Dedicata alle nipoti Joséphine e Nanci Suat, la prima parte, Le songe d’Hérode (Il sogno di Erode) si compone di 6 scene introdotte dal recitativo del Narratore che in modo solenne espone l’argomento. Nella prima scena della prima parte di cui sono protagonisti, oltre al Narratore che funge da Historicus dell’Oratorio tradizionale, Maria, Giuseppe, Erode, Polidoro e il Centurione, la musica prelude all’angoscioso sogno di Erode con una marcia notturna che si svolge in una deserta strada di Gerusalemme, per la quale passa anche una ronda notturna di soldati romani, comandata da Polidoro. Teatro della seconda scena, cupa ed enigmatica, è il palazzo di Erode dove il tiranno intona un’aria di gusto arcaizzante soprattutto nella struttura armonica. La stessa atmosfera cupa contraddistingue anche la scena successiva e in particolar modo l’enigmatico recitativo di Erode e Polidoro, caratterizzato da un’armonia indeterminata. Non meno ombroso è il Choeur de devins che dialoga con Erode e alla fine pronuncia la profezia della prossima nascita del Bambino che rende inquieto il tiranno. La sua agitazione è espressa perfettamente nell’Allegro agitato, mentre alla decisione di Erode di ordinare la strage degli innocenti, il coro interviene divedendosi in quattro parti e dando vita ad una scena drammatica alla cui potenza contribuisce il timbro scuro dei tromboni. Nella quinta scena la scena si sposta nell’Étable de Béthléem (Stalla di Betlemme) dove troviamo Maria, il cui ritratto è disegnato da una semplice e dolcissima melodia affidata ai legni. Questo clima delicato e sognante non è interrotto nemmeno dall’intervento di Giuseppe che instaura un dialogo con la sua sposa. Protagonista della sesta e ultima scena di questa prima parte è, infine, un coro degli angeli accompagnato dall’organo, da un mélodium, strumento inventato da Alexandre e presentato all’Esposizione Universale di Parigi nel 1855, da una fisarmonica e dai violini con sordino.

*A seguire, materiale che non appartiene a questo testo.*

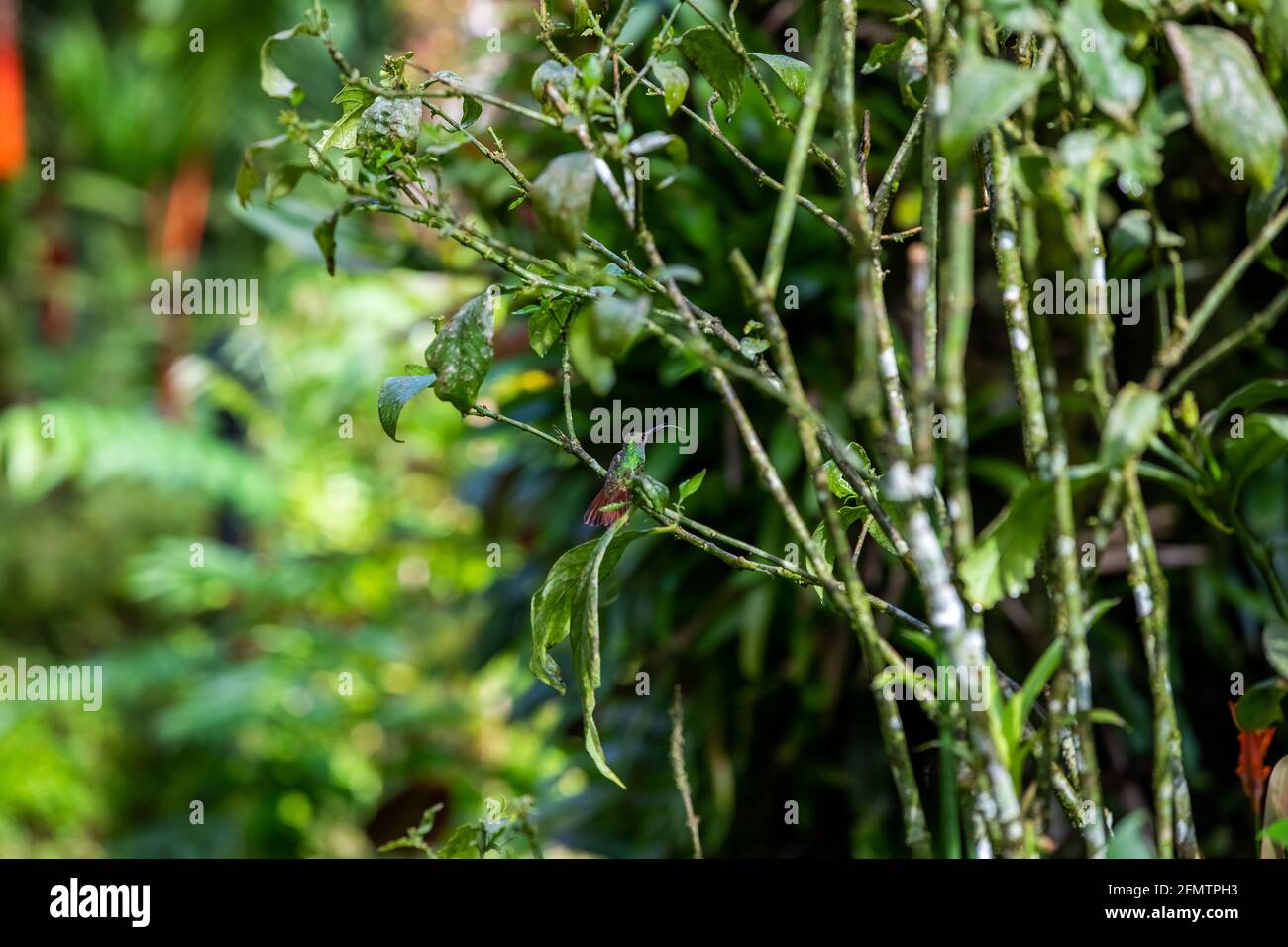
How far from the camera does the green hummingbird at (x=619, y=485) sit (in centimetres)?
43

Dedicata a John Ella, direttore dell’Unione Musicale di Londra, la seconda parte, La Fuite en Egypte (La fuga in Egitto) fu la prima ad essere composta e presenta un’orchestrazione molto più sobria. Si apre con un’ouverture di gusto arcaizzante costruita su un semplice fugato e dall’atmosfera natalizia nei disegni per Terze parallele dei legni e del corno inglese. Protagonista del brano successivo, Adieu des bergers à la Sainte Famille (Addio dei pastori alla Sacra Famiglia) è il coro che, nella sua scrittura semplice e dolce, ricorda l’influenza di melodie popolari ascoltate nell’infanzia da Berlioz, mentre più articolato è l’ultimo brano di questa seconda parte, Le repos de la Sainte Famille (Il riposo della Sacra Famiglia). Qui interviene il Narratore dopo 65 battute dell’orchestra la cui parte è caratterizzata da una melodia dolce. Il brano si conclude con un dolcissimo coro degli angeli che intonano un breve Alleluja.
Dedicata all’Accademia di canto e alla Società dei cantori di Lipsia, la terza parte, L’arrivée a Saïs (L’arrivo a Sais) si apre con un’introduzione affidata al Narratore il quale racconta gli avvenimenti intonando una melodia di carattere modale che diventa sempre più agitata prima di placarsi al recitativo che conduce alla prima vera scena, L’interieur de la ville de Saïs (All’interno della città di Sais). Maria e Giuseppe sono impegnati nella ricerca di un rifugio all’interno della città e danno vita ad un duetto nel quale emergono degli ansiosi disegni di semicrome e gli interventi dei timpani che rappresentano efficacemente il bussare di Giuseppe alle porte delle case alla ricerca di ospitalità. È tutto inutile e  un coro di sei bassi respinge Giuseppe in modo secco con una scrittura che ricorda il coro delle Furie che si scagliano contro Orfeo nella celebre opera di Gluck. Finalmente un padre di famiglia apre la porta della sua casa e nella scena seconda, L’intérieur de la maison des Ismaélites,  dà le disposizioni per accogliere gli ospiti. L’atmosfera si rasserena e la narrazione si concede una pausa con la musica che, invece, assume la parte principale nel famoso Trio per due flauti e arpa dalla struttura tripartita nel quale non mancano gli episodi virtuosistici per i due strumenti a fiato. La musica può ricostruire l’unità della famiglia con le voci che sembrano fondersi in una perfetta comunione grazie a melodie semplici, ma penetranti. L’oratorio si conclude con un coro che può essere considerato un vero e proprio omaggio al Bambin Gesù.